• **REQUEST**:
Copy the passage of the letter games text from "2. Bend the" up to and including "the yarn tight.".

• **SELECTED TEXT**:
1. Write one uppercase letter on each tag board square until all the letters have been used.

2. Bend the paper clip to create a hook.

3. Tape the paper clip hook to the back of each letter square, making sure that one half is sticking out of the top of the square.

Directions to Play

1. Tie one end of the yarn to a solid stationary object, such as the handle of a closed door. Hold the other in your hand.

2. Slide a letter card and hook onto the yarn near your hand. Pull the yarn tight.

3. Raise your arm and watch the letter soar.

4. As the letter zips across the room, make its sound. Example: BBBBB, MMMMM or ZZZZZZZZZZZZZZZZZZ!

5. Build another zip line parallel to the first.

6. Invite a friend or family member to race letters.

Game Variations

* String the letters on in order or zoom your name.

* Put three or more letters together on the zip line to spell a word.

* Pictures with beginning word sounds can zip after the letters.


Learning letter sounds is a splash with this outside water game. Young children need to interact with letters in a variety of ways. This will help them gain familiarity with the way each letter looks and sounds. The goal is for children to see a letter and be able to name the sound instantaneously. If they can name the sound after thinking about it for a while, that is fantastic. Keep playing with the letters to speed up the recognition!

Focus Skill: identifying the most common sound for the letters

Great For: moving while you learn

Spray bottle or water bottle with water

Directions to Make

1. Chalk the outline for 26 fish on the driveway or fence.

2. Write a letter inside each fish.

Directions to Play

1. Call out a letter sound, such as B, that is heard at the beginning of the word big.

2. Have your child spray the letter fish that makes the sound.

3. Continue to call out letter sounds until all have been identified.

Game Variations

* Call out the letter name instead of the letter sound to work on letter identification.

* Use letter cards and have the child first draw a letter from a bucket and find its match to squirt.

• **DATA SECTION**:
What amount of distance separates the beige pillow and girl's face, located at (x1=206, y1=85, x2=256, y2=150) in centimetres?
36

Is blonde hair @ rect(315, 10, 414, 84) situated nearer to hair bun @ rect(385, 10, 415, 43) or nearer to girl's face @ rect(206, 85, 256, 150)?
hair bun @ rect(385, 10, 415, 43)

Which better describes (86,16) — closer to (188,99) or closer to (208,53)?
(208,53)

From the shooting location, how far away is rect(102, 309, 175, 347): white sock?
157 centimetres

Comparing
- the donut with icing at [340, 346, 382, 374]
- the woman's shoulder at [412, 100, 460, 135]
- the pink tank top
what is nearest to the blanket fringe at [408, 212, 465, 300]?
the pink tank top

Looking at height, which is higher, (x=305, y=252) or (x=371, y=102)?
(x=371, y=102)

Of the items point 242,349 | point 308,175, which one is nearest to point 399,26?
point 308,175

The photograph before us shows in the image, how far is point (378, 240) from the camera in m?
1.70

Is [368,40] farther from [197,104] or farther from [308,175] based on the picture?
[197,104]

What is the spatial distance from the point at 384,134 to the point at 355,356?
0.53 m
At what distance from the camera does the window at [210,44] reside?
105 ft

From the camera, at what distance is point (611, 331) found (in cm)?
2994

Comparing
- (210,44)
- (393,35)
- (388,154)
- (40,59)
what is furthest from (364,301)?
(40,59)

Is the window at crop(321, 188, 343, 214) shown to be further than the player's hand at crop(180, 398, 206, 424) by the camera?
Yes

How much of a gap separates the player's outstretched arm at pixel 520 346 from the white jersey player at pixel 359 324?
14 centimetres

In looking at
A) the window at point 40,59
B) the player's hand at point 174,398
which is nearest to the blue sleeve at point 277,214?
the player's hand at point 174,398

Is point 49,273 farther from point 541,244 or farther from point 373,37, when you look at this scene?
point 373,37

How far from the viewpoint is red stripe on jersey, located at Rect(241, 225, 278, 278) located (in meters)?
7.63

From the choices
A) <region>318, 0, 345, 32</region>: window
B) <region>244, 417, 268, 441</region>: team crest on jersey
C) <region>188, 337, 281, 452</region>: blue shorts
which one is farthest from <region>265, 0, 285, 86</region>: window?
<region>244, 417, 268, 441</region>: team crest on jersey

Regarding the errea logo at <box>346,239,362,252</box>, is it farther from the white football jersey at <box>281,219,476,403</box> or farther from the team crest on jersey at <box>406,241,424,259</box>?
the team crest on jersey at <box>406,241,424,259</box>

• **WORKED SOLUTION**:
2. Bend the paper clip to create a hook.

3. Tape the paper clip hook to the back of each letter square, making sure that one half is sticking out of the top of the square.

Directions to Play

1. Tie one end of the yarn to a solid stationary object, such as the handle of a closed door. Hold the other in your hand.

2. Slide a letter card and hook onto the yarn near your hand. Pull the yarn tight.